As global businesses, look upto Indian market for professionally skilled talent and cheap labour, the Royal Bank of Scotland (RBS) slashes hundreds of jobs in UK to total 443 jobs in Britain and moves the loans team to India, with operations based in Mumbai.
The taxpayer-controller bank said as a part of its restructuring exercise, the roles would now be moved to Mumbai .
As told by a RBS spokesperson to The Guardian, “As we become a simpler, smaller, bank, we are making some changes to the way we serve our customers. Unfortunately, these changes will result in the net reduction of 443 roles in the UK. We realise this will be difficult news for staff and we will do everything we can to support those affected, including redeployment into new roles where possible. All roles which require customer contact will remain in the UK.”
This latest wave of job cuts by the RBS follows 300 or more investment banking jobs moving into India last year.

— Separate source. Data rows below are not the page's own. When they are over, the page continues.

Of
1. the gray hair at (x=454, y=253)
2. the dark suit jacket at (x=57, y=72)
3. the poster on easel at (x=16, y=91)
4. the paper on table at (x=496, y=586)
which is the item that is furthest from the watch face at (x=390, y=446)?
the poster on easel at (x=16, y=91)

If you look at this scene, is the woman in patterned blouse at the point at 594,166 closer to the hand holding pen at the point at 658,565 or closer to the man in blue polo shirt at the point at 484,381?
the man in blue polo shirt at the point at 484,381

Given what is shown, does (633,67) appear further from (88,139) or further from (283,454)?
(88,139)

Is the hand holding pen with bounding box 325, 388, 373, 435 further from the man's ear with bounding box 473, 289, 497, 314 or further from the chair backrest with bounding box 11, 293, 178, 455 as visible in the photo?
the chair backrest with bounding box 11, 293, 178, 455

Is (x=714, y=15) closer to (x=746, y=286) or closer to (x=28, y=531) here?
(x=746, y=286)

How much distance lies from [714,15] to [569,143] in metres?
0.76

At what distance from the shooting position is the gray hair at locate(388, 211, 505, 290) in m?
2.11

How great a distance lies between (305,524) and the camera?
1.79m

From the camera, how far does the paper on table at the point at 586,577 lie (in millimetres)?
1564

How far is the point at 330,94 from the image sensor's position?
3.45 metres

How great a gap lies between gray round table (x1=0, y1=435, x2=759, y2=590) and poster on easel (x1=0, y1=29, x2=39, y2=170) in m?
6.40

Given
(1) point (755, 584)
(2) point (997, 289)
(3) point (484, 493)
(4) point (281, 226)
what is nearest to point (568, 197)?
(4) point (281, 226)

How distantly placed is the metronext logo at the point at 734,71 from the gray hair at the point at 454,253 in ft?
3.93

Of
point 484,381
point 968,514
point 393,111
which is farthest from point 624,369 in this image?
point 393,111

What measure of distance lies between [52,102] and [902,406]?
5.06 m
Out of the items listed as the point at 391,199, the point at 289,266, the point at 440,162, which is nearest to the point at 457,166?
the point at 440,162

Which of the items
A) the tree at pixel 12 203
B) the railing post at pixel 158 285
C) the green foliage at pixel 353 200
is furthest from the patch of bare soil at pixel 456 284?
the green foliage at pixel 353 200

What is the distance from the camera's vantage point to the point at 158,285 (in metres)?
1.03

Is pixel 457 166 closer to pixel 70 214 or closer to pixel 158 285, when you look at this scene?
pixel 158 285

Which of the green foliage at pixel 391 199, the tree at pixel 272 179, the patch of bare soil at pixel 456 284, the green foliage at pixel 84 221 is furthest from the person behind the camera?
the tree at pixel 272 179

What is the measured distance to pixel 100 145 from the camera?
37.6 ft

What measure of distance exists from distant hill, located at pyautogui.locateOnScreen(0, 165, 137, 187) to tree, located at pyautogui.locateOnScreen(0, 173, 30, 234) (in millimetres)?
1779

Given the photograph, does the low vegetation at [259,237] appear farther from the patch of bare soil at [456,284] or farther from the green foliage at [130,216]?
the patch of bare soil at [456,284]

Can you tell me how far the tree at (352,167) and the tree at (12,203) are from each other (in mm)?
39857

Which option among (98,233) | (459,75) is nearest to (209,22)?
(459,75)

The bank also shed more than 500 jobs as part of its plan to replace the staff in UK, giving investment tips with “robo-advisers” last year.
Trying to cut down on costs post £45bn government bailout at the height of the financial crisis a decado ago, has had its long-lasting cumulative effect felt even today. We expect now 12,500 people working for RBS in India, an organisation that owes its existence to the British taxpayer.
While no customer contact businesses will be move to India, the Bank however is looking at cost-cutting alternatives by hiring local Indian labour for cheap and getting things done on time. Also moving jobs related to small business loans is likely to prove more controversial, following a scandal at the bank’s global restructuring group, known as GRG.
Small businesses were pushed to the brink of collapse to enable RBS to make a profit and, after years of pressure from campaigners, the bank set aside £400m to refund fees for customers of the now disbanded division.
The bank was rescued with a £46 billion (US$58.48 billion) state bailout during the 2007-09 financial crisis. The bank said that staff in Mumbai would take over non-customer service roles such as background checks, while the UK staff will continue to serve roles that require customer contact and be the decision maker, when it comes to lending out loans.
Overall on this move, RBS stresses that all credit decisions will continue to be taken in Britain and no relationship managers with SMEs will be downsized.